Reproduce, word for word, the passage of the text below about Maduro's ouster between "Like many Venezuelans, José, an" and "felt only dread.", inclusive.

# Text
......
Like many Venezuelans, José, an entrepreneur based in Mexico City, voted against Nicolás Maduro in Venezuela’s election in 2024. He was dismayed when Maduro clung to power, amid accusations of widespread fraud and nationwide opposition protests. But when he awoke Saturday to the news that Maduro had been ousted in a U.S. military operation, he felt only dread.
“It is bittersweet,” said José, 35, who withheld his last name fearing reprisal against his family in Venezuela from the government. He was worried the majority of his family, who has always voted against Maduro, will experience further political and economic instability, upending his own plans to return to Venezuela.
“The first thing on my mind isn’t, ‘We are free and I’m so happy,’” he said. “It is, ‘What will happen tomorrow?’ Maduro is just one part of a much bigger machine.”
Maduro was a deeply unpopular leader and was accused of stealing the election in 2024. An independent exit poll and a tally of votes by the opposition appeared to show that he lost decisively, 66% to 31%.
......
# Data excerpt

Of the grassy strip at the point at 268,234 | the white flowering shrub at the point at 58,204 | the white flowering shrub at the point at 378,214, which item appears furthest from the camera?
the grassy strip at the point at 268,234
......
# Finished task
Like many Venezuelans, José, an entrepreneur based in Mexico City, voted against Nicolás Maduro in Venezuela’s election in 2024. He was dismayed when Maduro clung to power, amid accusations of widespread fraud and nationwide opposition protests. But when he awoke Saturday to the news that Maduro had been ousted in a U.S. military operation, he felt only dread.